─── Extract

Worker Co-ops




T

here
are around 300 worker-owned businesses in the United States, totaling
about 10,000 workers, according to recent figures from the Grassroots
Economic Organizing newsletter, the movement’s major organ.
CICOPA, the branch of the International Cooperative Association
that promotes worker ownership (which is known by its French acronym)
says some element of worker ownership reaches about 50 million people
worldwide. 


Still,
worker-owned businesses represent only a tiny slice of the United
States’ economy. But that, democratic workplace advocates maintain,
can change. Leaders from Midwest worker cooperatives gathered mid-April
2003 at the University of Wisconsin’s Madison campus to talk
through plans for a national worker cooperative federation and strategies
to gain prominence on national and regional stages. The Madison
meeting followed conferences on both coasts last year, the first
gatherings of worker co-ops in decades.  


A
good share of the weekend conference in Madison, though, was devoted
to discussions of basic business finances and mechanisms for handling
interpersonal conflict—the nuts-and-bolts sharing that shows
how far the concept of worker cooperatives and the alternative economy
they represent has come and how far it has to go.

“Those of us who recognize the economy doesn’t work for
the majority of people need to have a viable alternative that’s
not theoretical,” says Lance Haver of Phoenix Foods, an urban
Philadelphia basil farm transitioning to worker control. “We’re
very aware that we’re the only alternative to the Enron model
that has any type of credibility right now.” 



Gathering
Forces 



A

t
CICOPA’s international headquarters in Geneva, there is a gaping
hole in North America on the map of worker-owner federations around
the world. Bruno Roelants, CICOPA’s representative at the Madison
conference, would like to see that changed. Lobbying efforts on
behalf of worker cooperatives in international bodies would be taken
more seriously, he says, if the movement showed strength within
the world’s superpower. Participants approved sending representatives
to the national conference next summer, where the structure and
initial tasks of the U.S. federation of worker cooperatives will
be planned. Its supporters see marshaling the political power of
worker-owners in the United States, and, like a trade group, offering
resources and a public face for the movement. 


Despite
the appearance of consensus, a major battle over the scope of the
national federation brewed under the surface. Should it focus on
purely worker co-op issues or embrace a “big tent” approach
and broaden its membership beyond worker-controlled firms?

──────

### Tasks to carry out
**A)** According to the article on worker co-ops, when and where did leaders from Midwest worker cooperatives gather?
**B)** Summarize the article on worker co-ops in two sentences.
**C)** In the article on worker co-ops, substitute "Great Lakes" for "Midwest" and write out the passage starting at "says some element" and ending at "co-ops in decades.".

─── Data extract

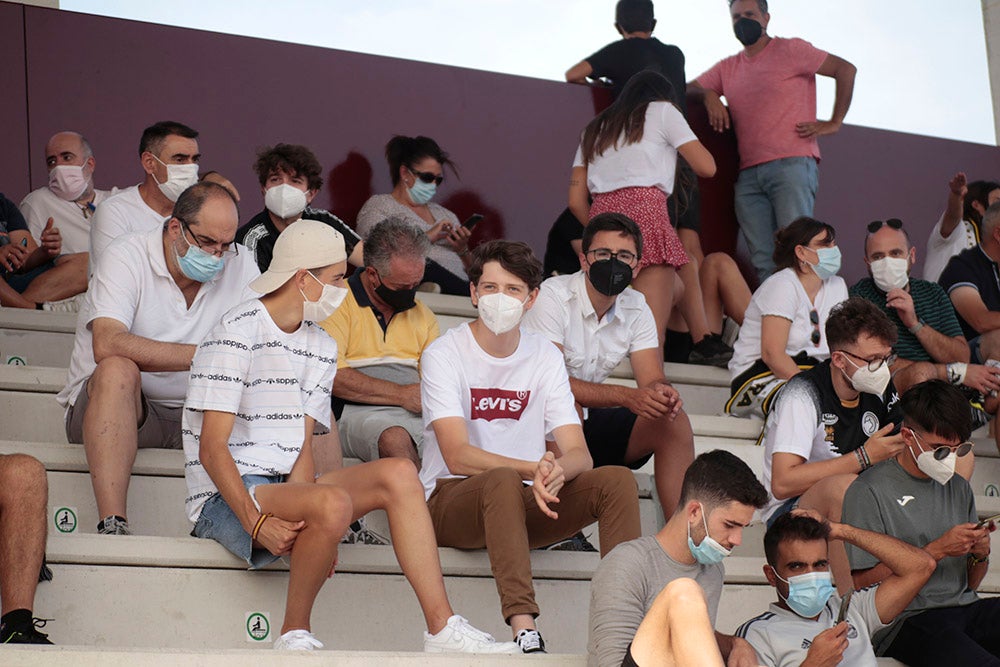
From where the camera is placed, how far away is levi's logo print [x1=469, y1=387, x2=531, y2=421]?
150 inches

──────

### Answers given
**A)** They gathered in mid-April 2003 at the University of Wisconsin's Madison campus.

**B)** About 300 worker-owned businesses with about 10,000 workers exist in the United States, only a tiny slice of its economy, but advocates maintain that this can change. At a Madison conference, Midwest worker cooperative leaders discussed plans for a national worker cooperative federation and basic business matters, while a battle brewed over whether the federation should focus on worker co-op issues or broaden its membership.

**C)**
says some element of worker ownership reaches about 50 million people
worldwide. 


Still,
worker-owned businesses represent only a tiny slice of the United
States’ economy. But that, democratic workplace advocates maintain,
can change. Leaders from Great Lakes worker cooperatives gathered mid-April
2003 at the University of Wisconsin’s Madison campus to talk
through plans for a national worker cooperative federation and strategies
to gain prominence on national and regional stages. The Madison
meeting followed conferences on both coasts last year, the first
gatherings of worker co-ops in decades.